▶ [Fuente]:
Building Plugins with CORE¶

Tutorial paso a paso para crear tu primer plugin usando 04_CORE

🎯 Lo Que Vas a Construir¶

Un simple gain plugin funcional que demuestra: - Herencia de AudioProcessor - Uso de Parameter para controls - Processing RT-safe - Lifecycle completo

Tiempo estimado: 30 minutos

📋 Prerequisitos¶

# 1. CORE debe estar compilado
cd C:/AudioDev/audio-lab/build
cmake --build . --target audiolab_core

# 2. Familiarízate con:
- C++17 básico
- Conceptos de audio (sample rate, buffer size)

🚀 Paso 1: Crear Estructura del Proyecto¶

# Crear directorio
mkdir -p 05_MODULES/MY_PLUGINS/simple_gain
cd 05_MODULES/MY_PLUGINS/simple_gain

# Archivos a crear:
# - gain_plugin.hpp     # Plugin class
# - CMakeLists.txt      # Build config
# - README.md           # Documentation

📝 Paso 2: Implementar el Plugin¶

gain_plugin.hpp¶

#pragma once

#include "../../../04_CORE/04_10_audio_processor/audio_processor.hpp"

Fragmentos de datos de cuadros delimitadores:
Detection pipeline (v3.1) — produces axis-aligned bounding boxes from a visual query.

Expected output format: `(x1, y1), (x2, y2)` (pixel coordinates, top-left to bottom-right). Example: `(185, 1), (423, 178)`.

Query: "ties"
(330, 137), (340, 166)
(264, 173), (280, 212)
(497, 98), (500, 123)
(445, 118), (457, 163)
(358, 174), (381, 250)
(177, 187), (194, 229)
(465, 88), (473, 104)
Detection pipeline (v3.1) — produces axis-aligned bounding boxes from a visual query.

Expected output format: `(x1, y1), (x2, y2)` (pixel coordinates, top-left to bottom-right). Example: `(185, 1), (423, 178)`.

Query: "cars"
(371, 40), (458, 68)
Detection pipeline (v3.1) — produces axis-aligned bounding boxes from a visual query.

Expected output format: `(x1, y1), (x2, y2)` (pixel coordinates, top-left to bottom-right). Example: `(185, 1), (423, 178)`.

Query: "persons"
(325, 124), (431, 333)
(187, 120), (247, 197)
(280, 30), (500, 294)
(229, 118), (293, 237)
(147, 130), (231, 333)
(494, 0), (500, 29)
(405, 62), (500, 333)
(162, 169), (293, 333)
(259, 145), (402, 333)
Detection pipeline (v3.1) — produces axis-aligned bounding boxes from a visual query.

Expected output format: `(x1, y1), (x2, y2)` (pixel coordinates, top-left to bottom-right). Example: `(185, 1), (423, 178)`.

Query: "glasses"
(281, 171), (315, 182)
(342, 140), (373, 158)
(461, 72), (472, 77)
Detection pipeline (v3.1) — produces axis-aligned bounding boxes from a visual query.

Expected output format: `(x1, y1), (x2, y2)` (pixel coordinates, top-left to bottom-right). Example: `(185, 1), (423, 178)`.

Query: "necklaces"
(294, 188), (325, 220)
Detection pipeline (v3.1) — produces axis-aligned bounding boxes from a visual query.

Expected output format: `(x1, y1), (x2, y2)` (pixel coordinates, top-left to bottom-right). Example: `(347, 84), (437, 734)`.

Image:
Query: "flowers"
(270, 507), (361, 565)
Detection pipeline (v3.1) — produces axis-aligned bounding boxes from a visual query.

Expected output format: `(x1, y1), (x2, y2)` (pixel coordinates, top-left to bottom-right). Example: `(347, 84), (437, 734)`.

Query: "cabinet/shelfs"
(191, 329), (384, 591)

▶ [Retos]:
1) Según el tutorial, ¿cuánto tiempo se estima que lleva construir el plugin?
2) Transcribe del tutorial el fragmento entre "# 1. CORE debe" y "rate, buffer size)", ambos incluidos.

▶ [Respuestas finales]:
1) 30 minutos.

2)
# 1. CORE debe estar compilado
cd C:/AudioDev/audio-lab/build
cmake --build . --target audiolab_core

# 2. Familiarízate con:
- C++17 básico
- Conceptos de audio (sample rate, buffer size)